Stomach (Gastric) Cancer
 

 

 

 

 

 

What Happpens if YOU Are Diagnosed With Stomach Cancer?

Stomach cancer patients are not aware of the causes of the disease but they are sure that two curative methods are available for them: standard and alternative cancer treatments.

Cells located in the innermost layer of the stomach are where the stomach cancer normally starts.

The growth may reach the stomach wall as time goes by. It may even stretch to the outside layer and into the organs nearby like the intestine, pancreas and liver.

There are standard treatments available to patients with this condition. There are also alternative cancer treatments accessible to them. They have the freedom to choose whatever types of therapies they want.

Similar to other types of cancer, studies have yet to establish the causes of stomach cancer.

Risk factors are known, however:

Geography - If you live in Japan, Eastern and Southern Europe, China, and Central and South America, you are likely to carry this disease. But, if you live somewhere in South Central Asia, Western and Northern Africa, and North America, your risk of acquiring this illness is lower.

Aging - People with ages 51 and up are more prone to this kind of disease.

Patients with stomach cancer were diagnosed between the ages of over 60 and 80.

Obesity - Obese individuals are likely to have cancers of the cardia. However, there is no proof to support this claim.

Type A Blood - Those who have Type A blood can have this kind of cancer for reasons still unknown to many.

Work - People who work in industries, such as metal, coal and rubber, are in danger of acquiring stomach cancer.

Gender - Stomach disease is typical to men than women.

Diet - Weight watchers that consume vegetables and fruits, which are rich in antioxidants, may not experience or have lower risk of having this illness.

Ethnicity

Stomach cancer is most common to Asian/Pacific Islanders in the United States. It is more typical to African Americans and Hispanic Americans.
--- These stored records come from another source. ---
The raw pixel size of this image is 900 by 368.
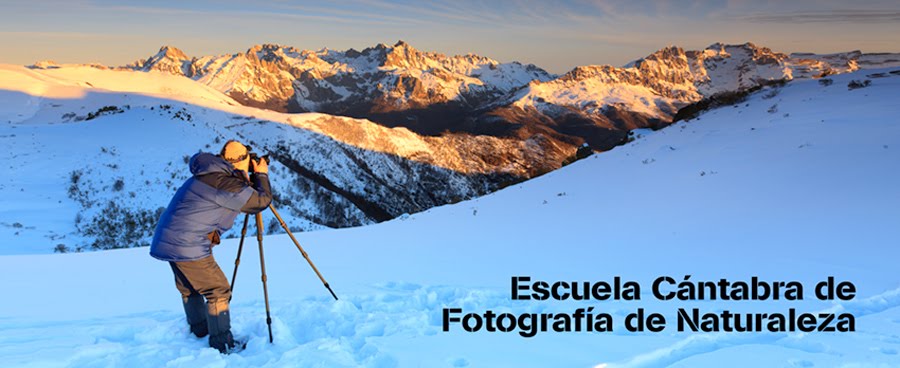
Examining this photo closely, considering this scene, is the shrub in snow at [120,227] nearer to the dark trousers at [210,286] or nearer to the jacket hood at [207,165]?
the dark trousers at [210,286]

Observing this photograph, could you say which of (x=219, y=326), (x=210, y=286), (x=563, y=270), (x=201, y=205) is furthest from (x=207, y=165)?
(x=563, y=270)

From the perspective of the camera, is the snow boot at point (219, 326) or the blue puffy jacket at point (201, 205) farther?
the snow boot at point (219, 326)

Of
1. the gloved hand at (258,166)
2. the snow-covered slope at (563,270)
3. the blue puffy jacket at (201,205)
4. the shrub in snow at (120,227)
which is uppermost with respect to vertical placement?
the gloved hand at (258,166)

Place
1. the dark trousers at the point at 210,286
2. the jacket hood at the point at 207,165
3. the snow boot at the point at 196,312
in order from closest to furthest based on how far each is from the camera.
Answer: the jacket hood at the point at 207,165 → the dark trousers at the point at 210,286 → the snow boot at the point at 196,312

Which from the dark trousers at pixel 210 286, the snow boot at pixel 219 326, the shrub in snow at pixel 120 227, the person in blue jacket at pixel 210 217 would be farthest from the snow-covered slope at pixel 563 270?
the shrub in snow at pixel 120 227

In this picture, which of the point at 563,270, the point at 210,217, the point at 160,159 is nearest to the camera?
the point at 210,217

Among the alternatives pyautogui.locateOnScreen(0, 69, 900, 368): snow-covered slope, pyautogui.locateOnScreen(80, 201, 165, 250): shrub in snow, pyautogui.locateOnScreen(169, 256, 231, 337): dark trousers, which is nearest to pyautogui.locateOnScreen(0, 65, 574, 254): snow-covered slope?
pyautogui.locateOnScreen(80, 201, 165, 250): shrub in snow

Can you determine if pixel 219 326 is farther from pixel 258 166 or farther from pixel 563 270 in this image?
pixel 563 270
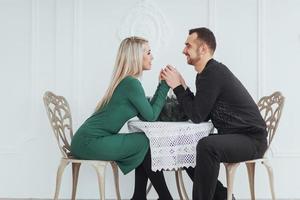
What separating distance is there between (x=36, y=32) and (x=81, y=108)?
769 millimetres

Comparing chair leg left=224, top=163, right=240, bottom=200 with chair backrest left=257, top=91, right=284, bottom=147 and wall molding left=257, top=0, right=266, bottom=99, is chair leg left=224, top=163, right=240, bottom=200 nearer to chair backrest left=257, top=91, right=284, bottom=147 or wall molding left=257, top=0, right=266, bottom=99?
chair backrest left=257, top=91, right=284, bottom=147

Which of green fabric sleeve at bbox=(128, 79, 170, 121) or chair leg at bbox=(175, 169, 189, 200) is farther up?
green fabric sleeve at bbox=(128, 79, 170, 121)

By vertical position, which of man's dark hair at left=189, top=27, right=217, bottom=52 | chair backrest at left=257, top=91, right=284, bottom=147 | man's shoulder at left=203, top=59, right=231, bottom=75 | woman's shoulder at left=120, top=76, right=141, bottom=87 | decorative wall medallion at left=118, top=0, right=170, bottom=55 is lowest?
chair backrest at left=257, top=91, right=284, bottom=147

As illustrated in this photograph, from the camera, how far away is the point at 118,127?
10.3ft

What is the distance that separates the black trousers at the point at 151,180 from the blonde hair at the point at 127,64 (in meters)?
0.48

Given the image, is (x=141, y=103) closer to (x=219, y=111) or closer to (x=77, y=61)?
(x=219, y=111)

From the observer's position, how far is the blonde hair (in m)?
3.17

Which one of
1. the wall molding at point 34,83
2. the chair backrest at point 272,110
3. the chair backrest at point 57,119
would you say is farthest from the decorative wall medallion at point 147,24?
the chair backrest at point 272,110

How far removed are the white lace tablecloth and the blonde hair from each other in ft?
1.28

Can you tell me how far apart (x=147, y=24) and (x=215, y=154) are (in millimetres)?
1762

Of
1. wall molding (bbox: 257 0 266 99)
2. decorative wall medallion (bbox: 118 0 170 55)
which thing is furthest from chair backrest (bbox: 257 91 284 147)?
decorative wall medallion (bbox: 118 0 170 55)

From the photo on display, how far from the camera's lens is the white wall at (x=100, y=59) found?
4.21 metres

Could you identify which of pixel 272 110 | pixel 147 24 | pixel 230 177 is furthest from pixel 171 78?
pixel 147 24

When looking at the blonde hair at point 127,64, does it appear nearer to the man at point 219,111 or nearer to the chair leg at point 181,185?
the man at point 219,111
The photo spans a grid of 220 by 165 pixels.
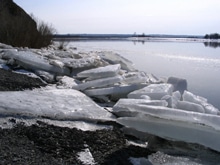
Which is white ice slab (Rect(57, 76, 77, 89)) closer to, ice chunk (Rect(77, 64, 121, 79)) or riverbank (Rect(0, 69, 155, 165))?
ice chunk (Rect(77, 64, 121, 79))

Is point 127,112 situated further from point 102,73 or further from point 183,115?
point 102,73

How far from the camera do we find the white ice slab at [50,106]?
3727mm

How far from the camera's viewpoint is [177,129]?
11.8 ft

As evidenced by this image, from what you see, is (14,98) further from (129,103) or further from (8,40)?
(8,40)

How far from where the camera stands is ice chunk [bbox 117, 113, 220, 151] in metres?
3.46

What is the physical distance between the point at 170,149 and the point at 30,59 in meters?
4.26

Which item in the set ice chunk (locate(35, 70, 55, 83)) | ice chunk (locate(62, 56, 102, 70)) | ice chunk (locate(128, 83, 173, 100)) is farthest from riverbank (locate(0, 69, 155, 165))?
ice chunk (locate(62, 56, 102, 70))

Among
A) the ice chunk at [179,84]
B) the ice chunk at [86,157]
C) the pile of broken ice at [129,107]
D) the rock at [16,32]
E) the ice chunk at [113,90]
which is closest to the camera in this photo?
the ice chunk at [86,157]

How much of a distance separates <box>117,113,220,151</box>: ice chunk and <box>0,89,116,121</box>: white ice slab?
1.67 ft

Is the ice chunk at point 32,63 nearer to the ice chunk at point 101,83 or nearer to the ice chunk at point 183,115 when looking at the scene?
the ice chunk at point 101,83

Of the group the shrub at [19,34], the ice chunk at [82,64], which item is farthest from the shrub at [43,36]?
the ice chunk at [82,64]

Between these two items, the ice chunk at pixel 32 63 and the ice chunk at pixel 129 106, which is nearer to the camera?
the ice chunk at pixel 129 106

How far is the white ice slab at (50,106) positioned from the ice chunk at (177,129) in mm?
510

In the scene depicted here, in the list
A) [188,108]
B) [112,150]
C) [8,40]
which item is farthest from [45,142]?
[8,40]
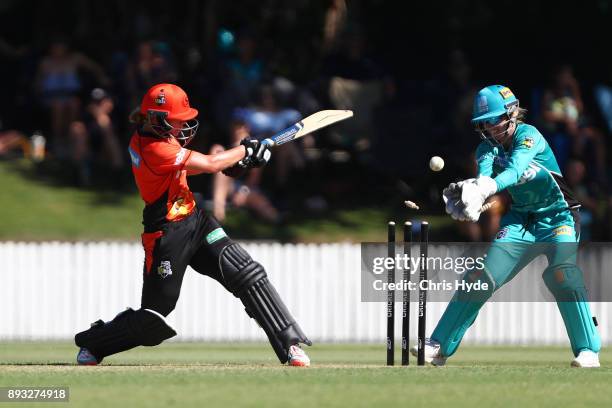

Tobacco Use - The level of use of tobacco can be associated with the level of risk to stomach cancer.

Other risks include:

Helicobacter pylori infection

Stomach lymphoma

Pernicious anemia

Menetrier condition

Epstein-Barr virus infection

And other inherited cancer syndromes

A patient with stomach cancer experiences the following symptoms:

- Loss of desire to eat

- Indigestion

- A feeling of puffiness in the stomach right after eating

- Stomach discomfort

- Mild sea sickness

However, those with advanced condition suffer from these:

- Vomiting, regardless if it is blood or not

- Weight loss without trying

- A feeling of pain and bloat in the stomach after consuming food

- Blood in feces

- Tiredness or weakness

Alternative cancer treatments are accessible to those with stomach cancer.

Before beginning any alternative procedure, patients should consult first with their doctors to avoid any complications with the healthcare plans.